Build of the DEFIANT has been completed at the Nichols Brothers Boat Builders shipyard in Freeland, Washington. The No Manning Required Ship (NOMARS) program was launched by DARPA’s Tactical Technology Office in 2020 with the specific aim of building and then demonstrating at sea a Medium Unmanned Surface Vessel (MUSV), scalable to Large, able to spend long time at sea and perform long missions with exceptional reliability, a significant payload including weapons, and with the ability to refuel at sea. A 90% reliability at sea target has been set over the period of a year of operations.
Serco was selected for the DARPA NOMARS Phase 2 in September 2022, beating a rival bid by the team Leidos - Gibbs and Cox. Serco is the prime and design integrator, leading an industry alliance including Nichols Brothers Boat Builders, Submergence Group, Metron, Beier Integrated Systems, Thrustmaster of Texas, Leonardo DRS, Integer Technologies, and Caterpillar Marine.
The 2022 contract covered an 8-month detail design period leading to construction of the DEFIANT vessel and includes a 3-month at sea technology demonstration period. This trial is expected to begin soon.
The team has some degree of connection with the UK through Submergence Group, a sister company to the british M Subs Ltd in Plymouth. Together, these two companies have worked on a pioneering USV control and autonomy system demonstrated ultimately on the MAYFLOWER Autonomous Ship that has crossed the Atlantic following the route of the famous ship of Pilgrims’ fame.

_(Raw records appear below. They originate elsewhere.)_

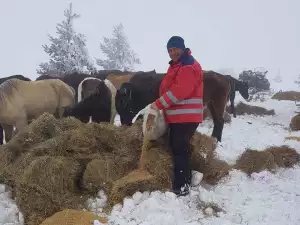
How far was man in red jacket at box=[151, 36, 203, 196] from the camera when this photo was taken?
477 cm

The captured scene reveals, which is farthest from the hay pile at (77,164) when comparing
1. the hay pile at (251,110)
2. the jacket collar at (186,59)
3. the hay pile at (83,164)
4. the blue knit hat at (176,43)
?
the hay pile at (251,110)

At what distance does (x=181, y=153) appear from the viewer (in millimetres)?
4945

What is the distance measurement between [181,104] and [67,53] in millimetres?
22471

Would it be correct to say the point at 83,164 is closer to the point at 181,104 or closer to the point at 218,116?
the point at 181,104

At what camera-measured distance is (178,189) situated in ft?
15.8

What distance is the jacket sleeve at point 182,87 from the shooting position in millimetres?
4746

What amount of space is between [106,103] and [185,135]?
414 cm

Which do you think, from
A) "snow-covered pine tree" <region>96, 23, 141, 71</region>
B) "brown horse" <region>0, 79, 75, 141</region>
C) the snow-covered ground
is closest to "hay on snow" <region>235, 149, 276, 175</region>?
the snow-covered ground

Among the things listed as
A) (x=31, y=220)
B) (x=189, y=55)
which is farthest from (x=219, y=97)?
(x=31, y=220)

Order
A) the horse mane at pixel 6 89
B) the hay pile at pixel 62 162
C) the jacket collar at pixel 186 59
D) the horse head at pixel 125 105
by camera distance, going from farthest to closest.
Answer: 1. the horse head at pixel 125 105
2. the horse mane at pixel 6 89
3. the jacket collar at pixel 186 59
4. the hay pile at pixel 62 162

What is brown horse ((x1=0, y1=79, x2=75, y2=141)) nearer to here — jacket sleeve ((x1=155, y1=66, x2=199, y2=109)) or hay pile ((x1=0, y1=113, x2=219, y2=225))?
hay pile ((x1=0, y1=113, x2=219, y2=225))

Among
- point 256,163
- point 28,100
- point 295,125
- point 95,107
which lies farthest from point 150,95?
point 295,125

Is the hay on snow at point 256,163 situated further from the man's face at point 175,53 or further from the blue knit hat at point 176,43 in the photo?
the blue knit hat at point 176,43

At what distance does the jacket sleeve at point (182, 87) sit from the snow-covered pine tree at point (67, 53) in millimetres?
21593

In order to de-risk the ability of refuelling at sea, underway, the US Navy and DARPA conducted a key test at sea last September using SERCO’s refuelling system installed on the experimental “uncrewed” (in reality, they have tiny safety crews) vessels MARINER and RANGER.

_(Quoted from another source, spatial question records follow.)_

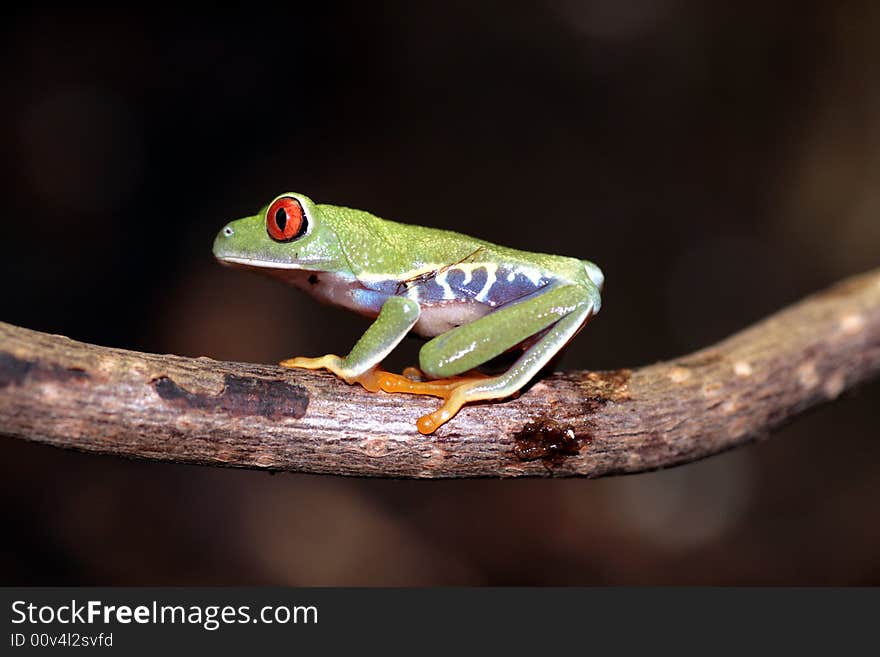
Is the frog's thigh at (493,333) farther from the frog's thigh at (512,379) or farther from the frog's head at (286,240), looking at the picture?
the frog's head at (286,240)

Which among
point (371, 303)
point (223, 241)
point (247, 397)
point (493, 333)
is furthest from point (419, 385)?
point (223, 241)

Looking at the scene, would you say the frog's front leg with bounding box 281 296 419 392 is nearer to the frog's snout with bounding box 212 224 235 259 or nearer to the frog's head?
the frog's head

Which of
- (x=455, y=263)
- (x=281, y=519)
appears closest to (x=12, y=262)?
(x=281, y=519)

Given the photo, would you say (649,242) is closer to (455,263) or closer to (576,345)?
(576,345)

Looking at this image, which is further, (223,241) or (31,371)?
(223,241)

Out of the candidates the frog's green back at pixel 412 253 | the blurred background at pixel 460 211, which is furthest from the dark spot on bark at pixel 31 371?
the blurred background at pixel 460 211

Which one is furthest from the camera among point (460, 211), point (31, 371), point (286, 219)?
point (460, 211)

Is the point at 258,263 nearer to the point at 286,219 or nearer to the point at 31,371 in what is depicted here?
the point at 286,219
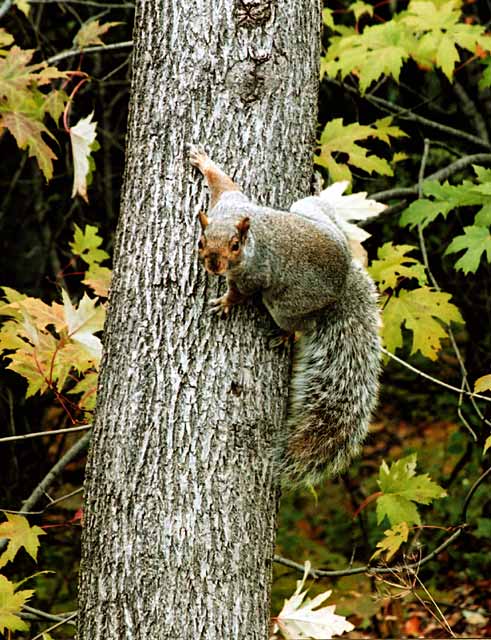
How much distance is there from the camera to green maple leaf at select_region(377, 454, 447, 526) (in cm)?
276

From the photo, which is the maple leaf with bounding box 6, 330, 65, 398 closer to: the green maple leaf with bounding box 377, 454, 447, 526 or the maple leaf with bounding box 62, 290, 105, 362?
the maple leaf with bounding box 62, 290, 105, 362

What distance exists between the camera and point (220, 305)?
6.13ft

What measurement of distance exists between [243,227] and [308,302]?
30 cm

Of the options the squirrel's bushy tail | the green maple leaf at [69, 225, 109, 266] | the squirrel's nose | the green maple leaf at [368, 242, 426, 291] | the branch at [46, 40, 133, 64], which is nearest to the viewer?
the squirrel's nose

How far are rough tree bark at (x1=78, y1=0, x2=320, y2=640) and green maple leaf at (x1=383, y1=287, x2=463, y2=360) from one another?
3.69 ft

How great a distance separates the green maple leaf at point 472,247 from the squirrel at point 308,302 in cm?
68

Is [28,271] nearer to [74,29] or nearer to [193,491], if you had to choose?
[74,29]

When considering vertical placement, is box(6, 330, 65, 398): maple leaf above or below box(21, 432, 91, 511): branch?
above

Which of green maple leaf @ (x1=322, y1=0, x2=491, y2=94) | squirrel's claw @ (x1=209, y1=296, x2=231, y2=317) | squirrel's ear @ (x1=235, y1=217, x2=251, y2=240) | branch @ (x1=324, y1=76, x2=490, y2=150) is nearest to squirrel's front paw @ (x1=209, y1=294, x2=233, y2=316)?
squirrel's claw @ (x1=209, y1=296, x2=231, y2=317)

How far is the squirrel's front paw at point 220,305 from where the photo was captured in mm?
1865

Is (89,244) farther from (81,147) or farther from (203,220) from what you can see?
(203,220)

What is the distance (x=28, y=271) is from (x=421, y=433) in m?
3.10

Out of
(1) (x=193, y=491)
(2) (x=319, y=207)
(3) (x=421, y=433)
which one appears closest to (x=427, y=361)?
(3) (x=421, y=433)

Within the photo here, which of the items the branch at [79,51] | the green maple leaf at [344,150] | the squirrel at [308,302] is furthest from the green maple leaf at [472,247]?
the branch at [79,51]
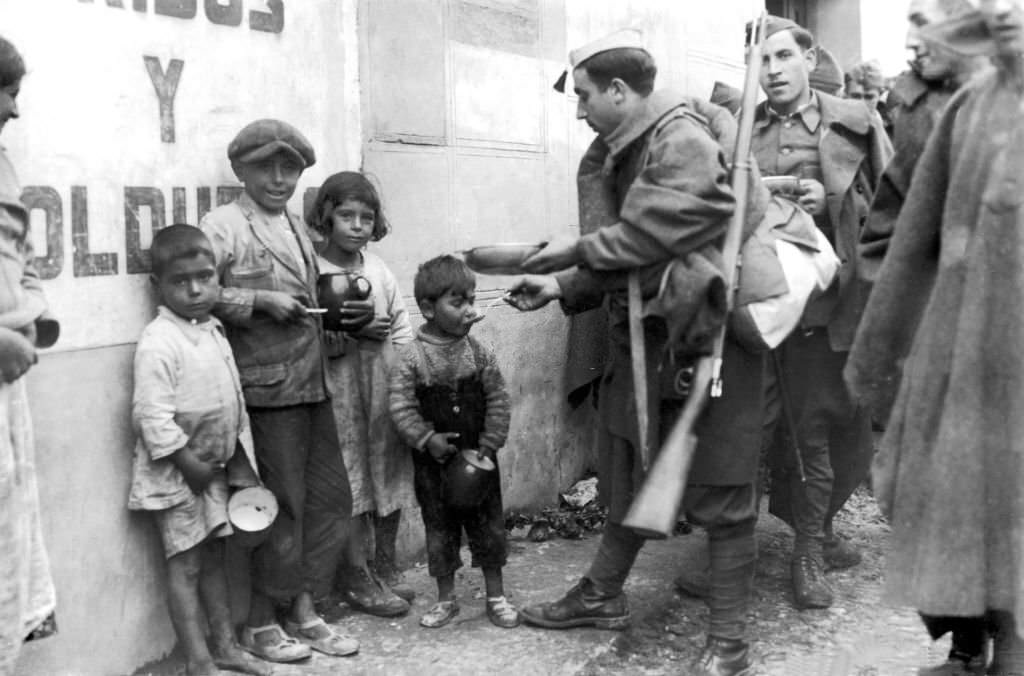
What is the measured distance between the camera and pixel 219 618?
3744 mm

In that test, USV RANGER was fitted with a receiving station representative of the system designed for the DEFIANT, and the USV MARINER carried a refueling “mini-station” also custom-designed by NOMARS prime contractor Serco Inc. The whole evolution was conducted at sea without human intervention, although water, not fuel, was pumped across.
The DEFIANT is a 180 feet, 240 tons vessel (circa 55 meters long) which, for the moment being, can still only be partially observed as its superstructures are concealed under thick white tarpaulin.
SERCO has in the past provided clear indications of how it proposed to arm such a small hull, using the BAE Systems Adaptable Deck Lancher, a non-hull penetrating launcher that uses normal MK41 canisters slotted not vertically into the hull, but diagonally on a structure atop the deck. The Adaptable Deck Launcher has been initially developed to replace the octuple ESSM above-deck launchers on Aircraft Carriers and Amphibious vessels (the first ships will be fitted in the coming years) but is now also expected to become the first solution to produce heavily armed uncrewed surface vessels.
Graphics shown by SERCO in the pass, suggest that DEFIANT could be fitted with a pair of 2-cell ADL modules, one facing the bow and one the stern. SERCO has also repeatedly showcased the model of a slightly larger prospective “DAUNTLESS” vessels doubling that to 4 ADL modules.
With more beam available, the 4 cell of the Adaptable Deck Launcher could be installed instead.
The use of a small shipyard usually well disconnected from the production of complex warships is, in itself, a demonstration of the fact that many of these relatively inexpensive augmentation-vessels could be built quickly across multiple yards.